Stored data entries
_____
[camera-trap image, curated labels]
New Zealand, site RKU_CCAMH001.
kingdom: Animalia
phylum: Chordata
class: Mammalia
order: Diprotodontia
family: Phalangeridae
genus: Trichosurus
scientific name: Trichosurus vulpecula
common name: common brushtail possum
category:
_____
> _THE PROBLEM_: The entries shown above must be restated word for word.

> _SOLUTION BELOW_:
[camera-trap image, curated labels]
New Zealand, site RKU_CCAMH001.
kingdom: Animalia
phylum: Chordata
class: Mammalia
order: Diprotodontia
family: Phalangeridae
genus: Trichosurus
scientific name: Trichosurus vulpecula
common name: common brushtail possum
category:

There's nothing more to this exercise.